*Yazılı alıştırma 1*. Attan düşme anlatısında sayıyla belirtilen bütün zaman ifadelerini sıralayın.
*Yazılı alıştırma 2*. Attan düşme anlatısını son cümlesinden sonra devam ettirerek yazın.

*Seçilmiş metin*.
# # #

Bugün, dört saat evvel ben, yalnız, Karadağın hali ormanları içinde idim. Gayet titiz bir ata binmiştim. Ben binerken, birden dizgin kayışı koptu. O da fena ürktü, mareke takıldı. Beni öyle fena bir tarzda çiftelerle yere düşürdü. Ben o halde sağ elim, sol ayağım kırılmış gibi ihtimal verdiğim gibi, vaziyet de öyle gösteriyordu. At da başkasının malı. O hali orman içine daldı. Etrafta hiç kimse yok ki, imdada yetişsin. Cenab-ı Hakka hadsiz şükrediyordum; el, ayağım kırılmamış, çok ziyade incinmiş iken, yine şemsiyeyle yürüyebildim. O titiz at da ormana dalıp, yolsuz bir istikamete, benim yürüyüşümle yürüyerek, on beş dakikalık bir mesafeye bir saatte yetiştik. At su içmekte iken, Nuriye isminde bir kadın geldi. Elinde ekmek, bir parça ekmeği ata verip, tutuldu. Ben de Cenab-ı Hakka şükür, o vakit binebildim, odaya geldim. Birden öyle bir tufanlı yağmur oldu; hücremin önünde bir sel olarak gördük. Eğer o su, o Nuriyeye rast gelmeseydi, o hali yerde, o yağmur altında, at da başkasının malı, kaybolmak gibi çok musibetlerden Cenab-ı Hak muhafaza eyledi.

# # #

*Alıntılanan kayıtlar*.

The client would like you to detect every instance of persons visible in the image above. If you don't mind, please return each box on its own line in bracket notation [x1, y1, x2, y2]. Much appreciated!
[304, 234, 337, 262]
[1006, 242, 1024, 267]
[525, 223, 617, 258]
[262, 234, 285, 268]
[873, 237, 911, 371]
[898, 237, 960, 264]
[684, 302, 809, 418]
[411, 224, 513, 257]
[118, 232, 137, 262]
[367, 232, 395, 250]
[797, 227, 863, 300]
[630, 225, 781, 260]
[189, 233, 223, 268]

# # #

*Yazılı cevap 1*. dört saat evvel; on beş dakikalık (bir mesafe); bir saatte

*Yazılı cevap 2*.
Bu küçük musibette dokuz cihette nimet olduğunu tasdik ettik. Ve bu nevi hıfz u himayet, sizlerin samimi dualarınızın bir neticesi olduğu kanaatindeyiz.

Ve bu dokuz cihetle medar-ı şükran hadise dün aldığımız hediye-i Nuriyenin çok faideli olduğuna işarettir. Çünkü, darb-ı meselde meşhurdur ki: birşeyde zahmet, meşakkat, alamet-i makbuliyettir. Umum kardeşlerimize birer birer selam ve dua ve dualarını istiyoruz.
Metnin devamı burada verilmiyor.